§ DESCRIPTION OF THE TASK: Write the next part of the page on a bailiff's scope of authority below, starting right after its last section.

Scope of Authority (Bailiff)

From Riverview Legal Group


Bailiffs Act, R.S.O. 1990, c. B.2[1]

2 This Act does not apply to a person while acting as a bailiff under court process. R.S.O. 1990, c. B.2, s. 2.

3 No person, other than a person authorized to act as a bailiff under court process, shall act as a bailiff unless the person is appointed under this Act and is not a person described in clause 3.1 (b) or (c). 2004, c. 19, s. 2 (4).

[1]

Courts of Justice Act, R.S.O. 1990, c. C.43

141 (1) Unless an Act provides otherwise, orders of a court arising out of a civil proceeding and enforceable in Ontario shall be directed to a sheriff for enforcement.

(2) A sheriff who believes that the execution of an order may give rise to a breach of the peace may require a police officer to accompany the sheriff and assist in the execution of the order. R.S.O. 1990, c. C.43, s. 141.

144 Warrants of committal, warrants for arrest and any other orders requiring persons to be apprehended or taken into custody shall be directed to police officers for enforcement. R.S.O. 1990, c. C.43, s. 144.

§ INFORMATION SUPPLIED:

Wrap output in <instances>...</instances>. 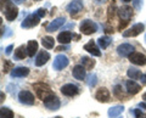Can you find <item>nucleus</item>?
<instances>
[{"label": "nucleus", "mask_w": 146, "mask_h": 118, "mask_svg": "<svg viewBox=\"0 0 146 118\" xmlns=\"http://www.w3.org/2000/svg\"><path fill=\"white\" fill-rule=\"evenodd\" d=\"M61 50H65V46H58V48H56V51H61Z\"/></svg>", "instance_id": "ea45409f"}, {"label": "nucleus", "mask_w": 146, "mask_h": 118, "mask_svg": "<svg viewBox=\"0 0 146 118\" xmlns=\"http://www.w3.org/2000/svg\"><path fill=\"white\" fill-rule=\"evenodd\" d=\"M1 11L7 21H15L18 16V7L11 0H1Z\"/></svg>", "instance_id": "f03ea898"}, {"label": "nucleus", "mask_w": 146, "mask_h": 118, "mask_svg": "<svg viewBox=\"0 0 146 118\" xmlns=\"http://www.w3.org/2000/svg\"><path fill=\"white\" fill-rule=\"evenodd\" d=\"M27 56H28V52H27V46L25 45H20L17 49H15V52H13L15 60H25Z\"/></svg>", "instance_id": "aec40b11"}, {"label": "nucleus", "mask_w": 146, "mask_h": 118, "mask_svg": "<svg viewBox=\"0 0 146 118\" xmlns=\"http://www.w3.org/2000/svg\"><path fill=\"white\" fill-rule=\"evenodd\" d=\"M133 5L136 10H140L141 6H143V0H134L133 1Z\"/></svg>", "instance_id": "c9c22d12"}, {"label": "nucleus", "mask_w": 146, "mask_h": 118, "mask_svg": "<svg viewBox=\"0 0 146 118\" xmlns=\"http://www.w3.org/2000/svg\"><path fill=\"white\" fill-rule=\"evenodd\" d=\"M134 115H135V118H146V113L141 111L140 108H135Z\"/></svg>", "instance_id": "72a5a7b5"}, {"label": "nucleus", "mask_w": 146, "mask_h": 118, "mask_svg": "<svg viewBox=\"0 0 146 118\" xmlns=\"http://www.w3.org/2000/svg\"><path fill=\"white\" fill-rule=\"evenodd\" d=\"M49 60H50V54L48 51L42 50V51H40L35 57V66H38V67L44 66Z\"/></svg>", "instance_id": "f3484780"}, {"label": "nucleus", "mask_w": 146, "mask_h": 118, "mask_svg": "<svg viewBox=\"0 0 146 118\" xmlns=\"http://www.w3.org/2000/svg\"><path fill=\"white\" fill-rule=\"evenodd\" d=\"M13 68H15V67H13V63L11 61H9V60L4 61V70H3L4 73H9V72H11Z\"/></svg>", "instance_id": "c756f323"}, {"label": "nucleus", "mask_w": 146, "mask_h": 118, "mask_svg": "<svg viewBox=\"0 0 146 118\" xmlns=\"http://www.w3.org/2000/svg\"><path fill=\"white\" fill-rule=\"evenodd\" d=\"M12 49H13V45H9V46L5 49V54L9 56V55H11V52H12Z\"/></svg>", "instance_id": "e433bc0d"}, {"label": "nucleus", "mask_w": 146, "mask_h": 118, "mask_svg": "<svg viewBox=\"0 0 146 118\" xmlns=\"http://www.w3.org/2000/svg\"><path fill=\"white\" fill-rule=\"evenodd\" d=\"M129 61L136 66H145L146 65V56L141 52H133L129 56Z\"/></svg>", "instance_id": "9d476101"}, {"label": "nucleus", "mask_w": 146, "mask_h": 118, "mask_svg": "<svg viewBox=\"0 0 146 118\" xmlns=\"http://www.w3.org/2000/svg\"><path fill=\"white\" fill-rule=\"evenodd\" d=\"M122 1H125V3H128V1H130V0H122Z\"/></svg>", "instance_id": "c03bdc74"}, {"label": "nucleus", "mask_w": 146, "mask_h": 118, "mask_svg": "<svg viewBox=\"0 0 146 118\" xmlns=\"http://www.w3.org/2000/svg\"><path fill=\"white\" fill-rule=\"evenodd\" d=\"M10 74L12 78H22V77H27L29 74V68L28 67H23V66H20V67H15Z\"/></svg>", "instance_id": "2eb2a0df"}, {"label": "nucleus", "mask_w": 146, "mask_h": 118, "mask_svg": "<svg viewBox=\"0 0 146 118\" xmlns=\"http://www.w3.org/2000/svg\"><path fill=\"white\" fill-rule=\"evenodd\" d=\"M0 118H13V112L9 107H1L0 108Z\"/></svg>", "instance_id": "c85d7f7f"}, {"label": "nucleus", "mask_w": 146, "mask_h": 118, "mask_svg": "<svg viewBox=\"0 0 146 118\" xmlns=\"http://www.w3.org/2000/svg\"><path fill=\"white\" fill-rule=\"evenodd\" d=\"M117 12H118V16H119V19L121 20H124V21H129L130 17L133 16V9H131L130 6H128V5H124V6L119 7L117 10Z\"/></svg>", "instance_id": "9b49d317"}, {"label": "nucleus", "mask_w": 146, "mask_h": 118, "mask_svg": "<svg viewBox=\"0 0 146 118\" xmlns=\"http://www.w3.org/2000/svg\"><path fill=\"white\" fill-rule=\"evenodd\" d=\"M98 44H99V46L101 49H106L108 45L111 44V39H110L107 35H105V37H100L98 39Z\"/></svg>", "instance_id": "cd10ccee"}, {"label": "nucleus", "mask_w": 146, "mask_h": 118, "mask_svg": "<svg viewBox=\"0 0 146 118\" xmlns=\"http://www.w3.org/2000/svg\"><path fill=\"white\" fill-rule=\"evenodd\" d=\"M18 100H20L21 103H23V105H34V95L32 94L31 91L28 90H22L18 94Z\"/></svg>", "instance_id": "423d86ee"}, {"label": "nucleus", "mask_w": 146, "mask_h": 118, "mask_svg": "<svg viewBox=\"0 0 146 118\" xmlns=\"http://www.w3.org/2000/svg\"><path fill=\"white\" fill-rule=\"evenodd\" d=\"M66 10L68 13H71V15H76V13L80 12L83 10V3H82V0H72V1L68 4Z\"/></svg>", "instance_id": "1a4fd4ad"}, {"label": "nucleus", "mask_w": 146, "mask_h": 118, "mask_svg": "<svg viewBox=\"0 0 146 118\" xmlns=\"http://www.w3.org/2000/svg\"><path fill=\"white\" fill-rule=\"evenodd\" d=\"M44 105H45V107H46L48 110H50V111H56V110H58V108H60L61 102H60V100H58L56 96H55L54 99L49 100V101H46V102H44Z\"/></svg>", "instance_id": "412c9836"}, {"label": "nucleus", "mask_w": 146, "mask_h": 118, "mask_svg": "<svg viewBox=\"0 0 146 118\" xmlns=\"http://www.w3.org/2000/svg\"><path fill=\"white\" fill-rule=\"evenodd\" d=\"M127 74L130 79H140L141 72H140L139 68H136V67H129L128 71H127Z\"/></svg>", "instance_id": "a878e982"}, {"label": "nucleus", "mask_w": 146, "mask_h": 118, "mask_svg": "<svg viewBox=\"0 0 146 118\" xmlns=\"http://www.w3.org/2000/svg\"><path fill=\"white\" fill-rule=\"evenodd\" d=\"M95 99L98 100L99 102H108L110 99H111V95H110V91L106 89V88H100L98 89L96 94H95Z\"/></svg>", "instance_id": "ddd939ff"}, {"label": "nucleus", "mask_w": 146, "mask_h": 118, "mask_svg": "<svg viewBox=\"0 0 146 118\" xmlns=\"http://www.w3.org/2000/svg\"><path fill=\"white\" fill-rule=\"evenodd\" d=\"M68 63H70V60H68V57L65 56V55H57L56 57L54 58V70L56 71H61L63 70L65 67L68 66Z\"/></svg>", "instance_id": "0eeeda50"}, {"label": "nucleus", "mask_w": 146, "mask_h": 118, "mask_svg": "<svg viewBox=\"0 0 146 118\" xmlns=\"http://www.w3.org/2000/svg\"><path fill=\"white\" fill-rule=\"evenodd\" d=\"M143 99H144L145 101H146V93H144V95H143Z\"/></svg>", "instance_id": "37998d69"}, {"label": "nucleus", "mask_w": 146, "mask_h": 118, "mask_svg": "<svg viewBox=\"0 0 146 118\" xmlns=\"http://www.w3.org/2000/svg\"><path fill=\"white\" fill-rule=\"evenodd\" d=\"M13 1H15V3H17V4H21V3H23L25 0H13Z\"/></svg>", "instance_id": "79ce46f5"}, {"label": "nucleus", "mask_w": 146, "mask_h": 118, "mask_svg": "<svg viewBox=\"0 0 146 118\" xmlns=\"http://www.w3.org/2000/svg\"><path fill=\"white\" fill-rule=\"evenodd\" d=\"M61 93L63 95H66V96H74V95H77L79 93V89L77 85L74 84H65L61 87Z\"/></svg>", "instance_id": "f8f14e48"}, {"label": "nucleus", "mask_w": 146, "mask_h": 118, "mask_svg": "<svg viewBox=\"0 0 146 118\" xmlns=\"http://www.w3.org/2000/svg\"><path fill=\"white\" fill-rule=\"evenodd\" d=\"M80 61H82V66H83L85 70H93L95 63H96L95 60H93V58H90L88 56H83L80 58Z\"/></svg>", "instance_id": "b1692460"}, {"label": "nucleus", "mask_w": 146, "mask_h": 118, "mask_svg": "<svg viewBox=\"0 0 146 118\" xmlns=\"http://www.w3.org/2000/svg\"><path fill=\"white\" fill-rule=\"evenodd\" d=\"M55 118H62V117H60V116H57V117H55Z\"/></svg>", "instance_id": "49530a36"}, {"label": "nucleus", "mask_w": 146, "mask_h": 118, "mask_svg": "<svg viewBox=\"0 0 146 118\" xmlns=\"http://www.w3.org/2000/svg\"><path fill=\"white\" fill-rule=\"evenodd\" d=\"M72 74L77 80H83L85 78V76H86L85 74V68L82 65H77V66L73 67Z\"/></svg>", "instance_id": "a211bd4d"}, {"label": "nucleus", "mask_w": 146, "mask_h": 118, "mask_svg": "<svg viewBox=\"0 0 146 118\" xmlns=\"http://www.w3.org/2000/svg\"><path fill=\"white\" fill-rule=\"evenodd\" d=\"M42 45L45 49H52L55 46V39L50 35H46V37H43L42 39Z\"/></svg>", "instance_id": "bb28decb"}, {"label": "nucleus", "mask_w": 146, "mask_h": 118, "mask_svg": "<svg viewBox=\"0 0 146 118\" xmlns=\"http://www.w3.org/2000/svg\"><path fill=\"white\" fill-rule=\"evenodd\" d=\"M86 83H88L89 87H95L98 83V79H96V74L91 73L88 76V79H86Z\"/></svg>", "instance_id": "7c9ffc66"}, {"label": "nucleus", "mask_w": 146, "mask_h": 118, "mask_svg": "<svg viewBox=\"0 0 146 118\" xmlns=\"http://www.w3.org/2000/svg\"><path fill=\"white\" fill-rule=\"evenodd\" d=\"M33 88L35 90V95L36 97L40 99L42 101L46 102L49 100H51L55 97V94L51 90V88L49 87L48 84H44V83H35L33 84Z\"/></svg>", "instance_id": "f257e3e1"}, {"label": "nucleus", "mask_w": 146, "mask_h": 118, "mask_svg": "<svg viewBox=\"0 0 146 118\" xmlns=\"http://www.w3.org/2000/svg\"><path fill=\"white\" fill-rule=\"evenodd\" d=\"M140 82H141V84H143V85H146V74H141Z\"/></svg>", "instance_id": "4c0bfd02"}, {"label": "nucleus", "mask_w": 146, "mask_h": 118, "mask_svg": "<svg viewBox=\"0 0 146 118\" xmlns=\"http://www.w3.org/2000/svg\"><path fill=\"white\" fill-rule=\"evenodd\" d=\"M36 51H38V43H36V40H29V42L27 43V52H28V56L34 57Z\"/></svg>", "instance_id": "5701e85b"}, {"label": "nucleus", "mask_w": 146, "mask_h": 118, "mask_svg": "<svg viewBox=\"0 0 146 118\" xmlns=\"http://www.w3.org/2000/svg\"><path fill=\"white\" fill-rule=\"evenodd\" d=\"M125 88H127V91L128 94H130V95H135V94H138L140 90H141V87L138 84V83H135L134 80H128L127 83H125Z\"/></svg>", "instance_id": "6ab92c4d"}, {"label": "nucleus", "mask_w": 146, "mask_h": 118, "mask_svg": "<svg viewBox=\"0 0 146 118\" xmlns=\"http://www.w3.org/2000/svg\"><path fill=\"white\" fill-rule=\"evenodd\" d=\"M72 37H73V34L71 32L65 30V32H61V33L57 35V40L61 44H70L71 40H72Z\"/></svg>", "instance_id": "4be33fe9"}, {"label": "nucleus", "mask_w": 146, "mask_h": 118, "mask_svg": "<svg viewBox=\"0 0 146 118\" xmlns=\"http://www.w3.org/2000/svg\"><path fill=\"white\" fill-rule=\"evenodd\" d=\"M115 11H116V6H115V4H112V5H110V6H108V12H107V17H108V20L113 19V16H115Z\"/></svg>", "instance_id": "473e14b6"}, {"label": "nucleus", "mask_w": 146, "mask_h": 118, "mask_svg": "<svg viewBox=\"0 0 146 118\" xmlns=\"http://www.w3.org/2000/svg\"><path fill=\"white\" fill-rule=\"evenodd\" d=\"M145 30V25L144 23H135L134 26H131L130 28H128L127 30L123 32V37L129 38V37H138L140 33H143Z\"/></svg>", "instance_id": "20e7f679"}, {"label": "nucleus", "mask_w": 146, "mask_h": 118, "mask_svg": "<svg viewBox=\"0 0 146 118\" xmlns=\"http://www.w3.org/2000/svg\"><path fill=\"white\" fill-rule=\"evenodd\" d=\"M133 52H134V46L128 43L118 45V48H117V54L121 57H129Z\"/></svg>", "instance_id": "6e6552de"}, {"label": "nucleus", "mask_w": 146, "mask_h": 118, "mask_svg": "<svg viewBox=\"0 0 146 118\" xmlns=\"http://www.w3.org/2000/svg\"><path fill=\"white\" fill-rule=\"evenodd\" d=\"M40 23V17L35 13H32V15H28L23 20V22L21 23V27L22 28H33V27L38 26Z\"/></svg>", "instance_id": "39448f33"}, {"label": "nucleus", "mask_w": 146, "mask_h": 118, "mask_svg": "<svg viewBox=\"0 0 146 118\" xmlns=\"http://www.w3.org/2000/svg\"><path fill=\"white\" fill-rule=\"evenodd\" d=\"M105 29H106V30H105V32H106V33L107 34H111V33H113V28H111V27H106V28H105Z\"/></svg>", "instance_id": "58836bf2"}, {"label": "nucleus", "mask_w": 146, "mask_h": 118, "mask_svg": "<svg viewBox=\"0 0 146 118\" xmlns=\"http://www.w3.org/2000/svg\"><path fill=\"white\" fill-rule=\"evenodd\" d=\"M65 22H66L65 17H58V19L51 21V22H50V25L46 27V32H49V33H52V32L57 30L58 28H61V27L65 25Z\"/></svg>", "instance_id": "4468645a"}, {"label": "nucleus", "mask_w": 146, "mask_h": 118, "mask_svg": "<svg viewBox=\"0 0 146 118\" xmlns=\"http://www.w3.org/2000/svg\"><path fill=\"white\" fill-rule=\"evenodd\" d=\"M79 29H80L82 34L90 35V34H93L98 30V26L91 20H84V21H82V23L79 26Z\"/></svg>", "instance_id": "7ed1b4c3"}, {"label": "nucleus", "mask_w": 146, "mask_h": 118, "mask_svg": "<svg viewBox=\"0 0 146 118\" xmlns=\"http://www.w3.org/2000/svg\"><path fill=\"white\" fill-rule=\"evenodd\" d=\"M124 111V107L123 106H121V105H118V106H113V107H111L108 110V117L110 118H115V117H118L121 115V113Z\"/></svg>", "instance_id": "393cba45"}, {"label": "nucleus", "mask_w": 146, "mask_h": 118, "mask_svg": "<svg viewBox=\"0 0 146 118\" xmlns=\"http://www.w3.org/2000/svg\"><path fill=\"white\" fill-rule=\"evenodd\" d=\"M113 94H115V96H117L119 100H122V97H124V94H123V91H122L121 85H116L115 89H113Z\"/></svg>", "instance_id": "2f4dec72"}, {"label": "nucleus", "mask_w": 146, "mask_h": 118, "mask_svg": "<svg viewBox=\"0 0 146 118\" xmlns=\"http://www.w3.org/2000/svg\"><path fill=\"white\" fill-rule=\"evenodd\" d=\"M36 15H38L40 19H42V17H44L45 15H46V10H45L44 7H40V9H38V10H36Z\"/></svg>", "instance_id": "f704fd0d"}, {"label": "nucleus", "mask_w": 146, "mask_h": 118, "mask_svg": "<svg viewBox=\"0 0 146 118\" xmlns=\"http://www.w3.org/2000/svg\"><path fill=\"white\" fill-rule=\"evenodd\" d=\"M84 50H86L89 54H91L93 56H101V51H100V49L96 44H95L94 40H89L88 43L84 45Z\"/></svg>", "instance_id": "dca6fc26"}, {"label": "nucleus", "mask_w": 146, "mask_h": 118, "mask_svg": "<svg viewBox=\"0 0 146 118\" xmlns=\"http://www.w3.org/2000/svg\"><path fill=\"white\" fill-rule=\"evenodd\" d=\"M139 106H140V107H143V108H146V103L140 102V103H139Z\"/></svg>", "instance_id": "a19ab883"}, {"label": "nucleus", "mask_w": 146, "mask_h": 118, "mask_svg": "<svg viewBox=\"0 0 146 118\" xmlns=\"http://www.w3.org/2000/svg\"><path fill=\"white\" fill-rule=\"evenodd\" d=\"M144 39H145V43H146V33H145V38Z\"/></svg>", "instance_id": "a18cd8bd"}]
</instances>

§ ANSWER TO THIS TASK:
147 (1) The courts shall have such seals as are approved by the Attorney General.

(2) Every document issued out of a court in a civil proceeding shall bear the seal of the court. R.S.O. 1990, c. C.43, s. 147.


[2]

Costs of Distress Act, R.S.O. 1990, c. C.41[3]

6 (1) A person who makes a distress shall give a statement in writing signed by the person of the demand and of the costs and expenses of the distress to the person on whose goods the distress was made and a person who makes a seizure under a chattel mortgage or for default in payment of an instalment of principal or interest secured by an instrument under the terms of which the vendor retains the right to take possession of a chattel sold by the vendor for default in payment of an instalment of principal or interest shall give to the person in possession of the goods seized a statement in writing signed by the person making the seizure of the demand and of the costs charged in respect of the seizure and subsequent proceedings. R.S.O. 1990, c. C.41, s. 6 (1).

(2) The person whose goods are distrained or seized or the person authorizing the distress or seizure or any other person interested, upon giving two days notice in writing, may have the costs and expenses of the bailiff or other person making the distress or seizure assessed by the local registrar of the Superior Court of Justice for the area in which the distress or seizure was made. R.S.O. 1990, c. C.41, s. 6 (2); 2006, c. 19, Sched. C, s. 1 (1).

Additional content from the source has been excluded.